* EXERCISE PASSAGE:
##########
Views: Raw Message | Whole Thread | Download mbox | Resend email
Lists: pgsql-hackers

On 10 April 2015 at 15:26, Peter Eisentraut <peter_e(at)gmx(dot)net> wrote:

> What is your intended use case for this feature?

Likely use cases are:
* Limits on numbers of rows in sample. Some research colleagues have
published a new mathematical analysis that will allow a lower limit
than previously considered.
* Time limits on sampling. This allows data visualisation approaches
to gain approximate answers in real time.
* Stratified sampling. Anything with some kind of filtering, lifting
or bias. Allows filtering out known incomplete data.
* Limits on sample error

Later use cases would allow custom aggregates to work together with
custom sampling methods, so we might work our way towards i) an SUM()
function that provides the right answer even when used with a sample
scan, ii) custom aggregates that report the sample error, allowing you
to get both AVG() and AVG_STDERR(). That would be technically possible
with what we have here, but I think a lot more thought required yet.
##########
* RAW DATA:
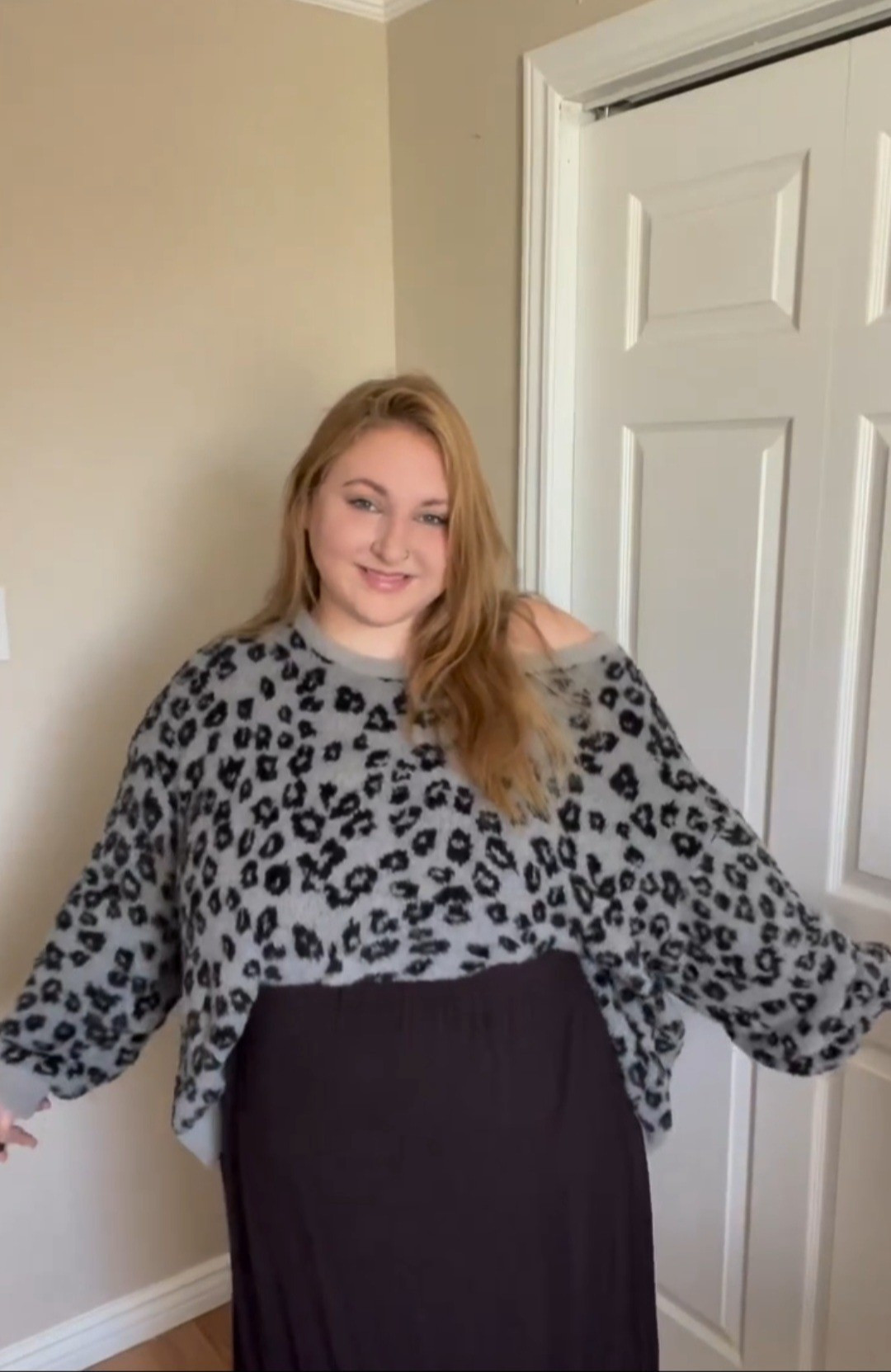 PLUS SIZE HACKS - products I love that make my life easier 😌 

#LTKcanada #LTKplussize #LTKcurves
##########
* WHAT TO DO:
a – Do these statements agree with the pgsql-hackers message? Answer yes or no for each, quoting the deciding words: (i) time limits on sampling let data visualization approaches get approximate answers in real time; (ii) stratified sampling allows known incomplete data to be filtered out; (iii) the writer considers the combination of custom aggregates and custom sampling methods fully worked out already.
b – Answer these questions about the pgsql-hackers message:
(i) Who asked what the intended use case for the feature is?
(ii) What did the writer's research colleagues publish?
(iii) Which function is named alongside AVG() as a custom aggregate reporting the sample error?

* WRITTEN ANSWERS:
a –
(i) Yes: "This allows data visualisation approaches to gain approximate answers in real time."
(ii) Yes: "Allows filtering out known incomplete data."
(iii) No: "but I think a lot more thought required yet."

b –
(i) Peter Eisentraut
(ii) A new mathematical analysis that will allow a lower limit on numbers of rows in a sample than previously considered
(iii) AVG_STDERR()